Le principal insecte vecteur connu pour les quatre premiers virus est le puceron du fraisier, alors que la pallidose du fraisier est transmise par l’aleurode des serres.

55 espèces de pucerons

Les pucerons sont parmi les plus importants ravageurs de cultures au monde, à cause de leur capacité à transmettre des virus. L’inventaire effectué à l’aide de pièges-bols jaunes démontre la présence de 55 espèces de pucerons dans les fraises cultivées au Québec.
Fait étonnant, le puceron du fraisier, qui est inféodé à cette plante, n’est pas le plus abondant. Le puceron du chénopode, le puceron du pois, le puceron du soya, le puceron vert du pêcher, le puceron du navet et le puceron de la luzerne ont été identifiés par ordre d’abondance.

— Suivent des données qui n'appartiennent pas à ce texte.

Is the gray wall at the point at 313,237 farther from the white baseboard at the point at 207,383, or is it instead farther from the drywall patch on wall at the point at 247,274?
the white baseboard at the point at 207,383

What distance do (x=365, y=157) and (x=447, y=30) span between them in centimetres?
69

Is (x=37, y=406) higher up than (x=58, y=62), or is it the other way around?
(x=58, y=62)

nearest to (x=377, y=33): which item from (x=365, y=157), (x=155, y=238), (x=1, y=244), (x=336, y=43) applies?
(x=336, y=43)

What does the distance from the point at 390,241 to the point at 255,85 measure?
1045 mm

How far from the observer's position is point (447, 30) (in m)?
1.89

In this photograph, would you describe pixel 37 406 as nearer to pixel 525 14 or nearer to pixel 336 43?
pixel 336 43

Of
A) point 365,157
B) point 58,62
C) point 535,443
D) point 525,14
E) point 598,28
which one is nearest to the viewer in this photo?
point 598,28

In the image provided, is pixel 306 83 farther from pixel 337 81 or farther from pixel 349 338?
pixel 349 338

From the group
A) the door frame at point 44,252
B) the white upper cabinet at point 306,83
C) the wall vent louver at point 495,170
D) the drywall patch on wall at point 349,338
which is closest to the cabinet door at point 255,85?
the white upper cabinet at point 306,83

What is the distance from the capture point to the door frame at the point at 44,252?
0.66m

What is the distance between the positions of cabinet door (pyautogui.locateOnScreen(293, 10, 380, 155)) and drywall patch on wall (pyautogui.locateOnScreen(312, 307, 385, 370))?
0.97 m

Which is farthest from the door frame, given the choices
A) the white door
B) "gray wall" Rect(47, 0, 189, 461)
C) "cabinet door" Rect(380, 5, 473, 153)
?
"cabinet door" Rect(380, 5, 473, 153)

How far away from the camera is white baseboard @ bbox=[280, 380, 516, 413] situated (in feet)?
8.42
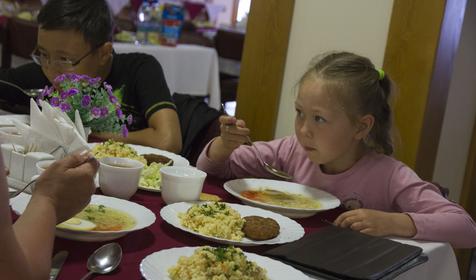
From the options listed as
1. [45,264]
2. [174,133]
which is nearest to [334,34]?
[174,133]

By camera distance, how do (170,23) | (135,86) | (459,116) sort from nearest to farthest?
1. (135,86)
2. (459,116)
3. (170,23)

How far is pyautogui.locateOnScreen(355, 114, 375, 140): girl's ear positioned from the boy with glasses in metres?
0.74

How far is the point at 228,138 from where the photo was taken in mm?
2098

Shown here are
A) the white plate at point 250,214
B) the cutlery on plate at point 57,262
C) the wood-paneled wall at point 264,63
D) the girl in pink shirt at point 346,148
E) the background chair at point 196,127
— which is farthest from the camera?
the wood-paneled wall at point 264,63

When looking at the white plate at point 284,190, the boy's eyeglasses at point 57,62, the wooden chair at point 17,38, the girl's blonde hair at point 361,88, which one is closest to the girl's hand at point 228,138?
the white plate at point 284,190

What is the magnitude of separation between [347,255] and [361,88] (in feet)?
2.47

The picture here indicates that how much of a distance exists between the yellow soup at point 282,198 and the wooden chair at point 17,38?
4080 millimetres

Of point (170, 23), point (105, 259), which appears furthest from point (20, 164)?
point (170, 23)

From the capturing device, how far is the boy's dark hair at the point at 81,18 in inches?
101

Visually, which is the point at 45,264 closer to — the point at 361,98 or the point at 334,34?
the point at 361,98

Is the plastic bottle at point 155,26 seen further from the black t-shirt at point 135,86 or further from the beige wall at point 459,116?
the black t-shirt at point 135,86

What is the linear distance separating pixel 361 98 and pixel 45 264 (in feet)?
4.15

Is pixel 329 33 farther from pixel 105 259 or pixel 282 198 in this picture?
pixel 105 259

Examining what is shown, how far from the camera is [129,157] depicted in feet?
6.29
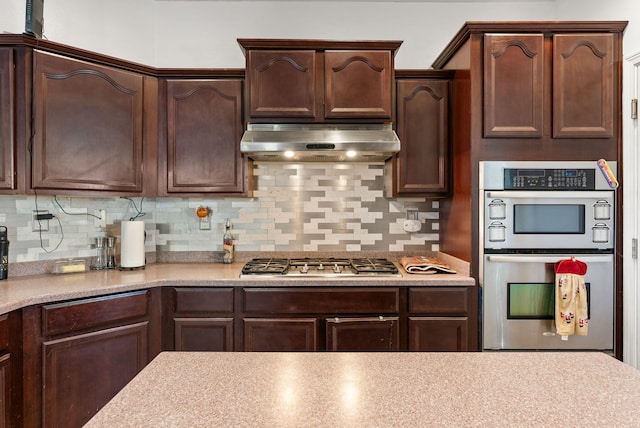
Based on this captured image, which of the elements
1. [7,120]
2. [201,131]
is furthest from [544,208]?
[7,120]

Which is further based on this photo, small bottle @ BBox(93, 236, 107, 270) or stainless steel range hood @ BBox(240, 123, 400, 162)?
small bottle @ BBox(93, 236, 107, 270)

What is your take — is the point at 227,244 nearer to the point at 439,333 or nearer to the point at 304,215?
the point at 304,215

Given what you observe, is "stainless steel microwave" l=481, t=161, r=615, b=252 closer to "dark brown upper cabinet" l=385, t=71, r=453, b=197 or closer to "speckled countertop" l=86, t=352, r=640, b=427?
"dark brown upper cabinet" l=385, t=71, r=453, b=197

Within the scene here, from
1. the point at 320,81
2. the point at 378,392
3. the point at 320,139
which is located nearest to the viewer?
the point at 378,392

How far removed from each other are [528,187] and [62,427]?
2903mm

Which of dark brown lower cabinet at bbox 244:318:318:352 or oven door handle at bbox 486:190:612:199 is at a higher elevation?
oven door handle at bbox 486:190:612:199

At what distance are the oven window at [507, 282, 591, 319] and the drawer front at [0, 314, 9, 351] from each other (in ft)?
Result: 8.66

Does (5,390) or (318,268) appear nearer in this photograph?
(5,390)

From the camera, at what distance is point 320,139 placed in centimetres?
246

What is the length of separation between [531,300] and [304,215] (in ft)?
5.37

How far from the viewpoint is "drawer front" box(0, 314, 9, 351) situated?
1760 millimetres

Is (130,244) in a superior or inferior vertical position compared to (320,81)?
inferior

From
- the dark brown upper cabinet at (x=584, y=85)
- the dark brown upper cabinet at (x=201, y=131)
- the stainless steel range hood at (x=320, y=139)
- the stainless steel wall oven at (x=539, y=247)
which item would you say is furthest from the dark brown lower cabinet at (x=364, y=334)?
the dark brown upper cabinet at (x=584, y=85)

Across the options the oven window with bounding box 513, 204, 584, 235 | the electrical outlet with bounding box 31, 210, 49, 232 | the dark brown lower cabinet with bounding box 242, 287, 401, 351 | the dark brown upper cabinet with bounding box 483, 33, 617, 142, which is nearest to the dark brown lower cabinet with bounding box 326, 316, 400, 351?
the dark brown lower cabinet with bounding box 242, 287, 401, 351
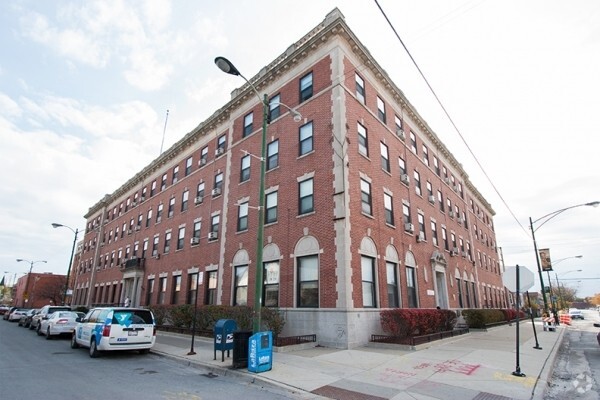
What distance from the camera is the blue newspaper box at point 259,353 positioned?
28.8 feet

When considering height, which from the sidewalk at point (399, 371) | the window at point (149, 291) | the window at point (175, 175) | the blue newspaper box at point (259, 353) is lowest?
the sidewalk at point (399, 371)

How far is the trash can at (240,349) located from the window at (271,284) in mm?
6885

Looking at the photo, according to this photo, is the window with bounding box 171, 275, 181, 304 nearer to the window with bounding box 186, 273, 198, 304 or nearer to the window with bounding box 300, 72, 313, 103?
the window with bounding box 186, 273, 198, 304

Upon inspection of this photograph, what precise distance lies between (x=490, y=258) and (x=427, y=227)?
21.4 meters

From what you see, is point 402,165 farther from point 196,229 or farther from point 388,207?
point 196,229

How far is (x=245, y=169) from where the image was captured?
70.8ft

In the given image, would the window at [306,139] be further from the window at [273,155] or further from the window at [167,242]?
the window at [167,242]

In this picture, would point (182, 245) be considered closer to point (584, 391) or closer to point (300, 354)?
point (300, 354)

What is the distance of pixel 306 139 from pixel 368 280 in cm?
758

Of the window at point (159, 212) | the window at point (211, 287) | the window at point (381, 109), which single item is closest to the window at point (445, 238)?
the window at point (381, 109)

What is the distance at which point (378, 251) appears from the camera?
16438 millimetres

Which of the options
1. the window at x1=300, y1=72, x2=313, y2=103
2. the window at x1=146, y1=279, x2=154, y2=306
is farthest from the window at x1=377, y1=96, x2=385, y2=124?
the window at x1=146, y1=279, x2=154, y2=306

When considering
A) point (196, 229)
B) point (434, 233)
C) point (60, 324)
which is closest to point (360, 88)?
point (434, 233)

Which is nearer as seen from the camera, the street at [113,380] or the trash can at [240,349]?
the street at [113,380]
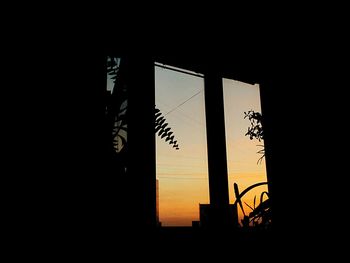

Pour ce qui est des aleurodes, deux espèces ont été répertoriées dans les fraisières, soit l’aleurode des serres et l’aleurode de l’iris. Cependant, l’aleurode des serres représente environ 96 % des individus capturés.

Périodes de vol

L’équipe de recherche a également déterminé les périodes de vol des deux principaux insectes vecteurs à l’échelle provinciale. Les résultats indiquent que le puceron du fraisier, sous la forme ailée, est principalement présent dans les champs du début juillet jusqu’au début septembre. Quant à l’aleurode des serres, il est présent sur une plus grande période, soit du début juin jusqu’à la fin octobre.

Comme le contrôle de la propagation des virus passe inéluctablement par celui des insectes vecteurs, ce projet de recherche a contribué à établir une stratégie de lutte aux vecteurs de virus, notamment par la connaissance du suivi des populations des pucerons et des aleurodes présents dans les fraisières du Québec. 

Portrait de la production au Québec

Avec plus de 500 exploitations agricoles cultivant les fraises, le Québec est le plus grand producteur de ces fruits au Canada. La culture des fraises dans la Belle Province représente aujourd’hui 57 % de la production canadienne et 45 M$ en revenus. La régie de culture majoritairement adoptée est le système conventionnel en rangs nattés, qui permet une production soutenue de fraises de deux à trois ans. Le cultivar ‘Jewel’ est de loin le plus utilisé par les producteurs québécois.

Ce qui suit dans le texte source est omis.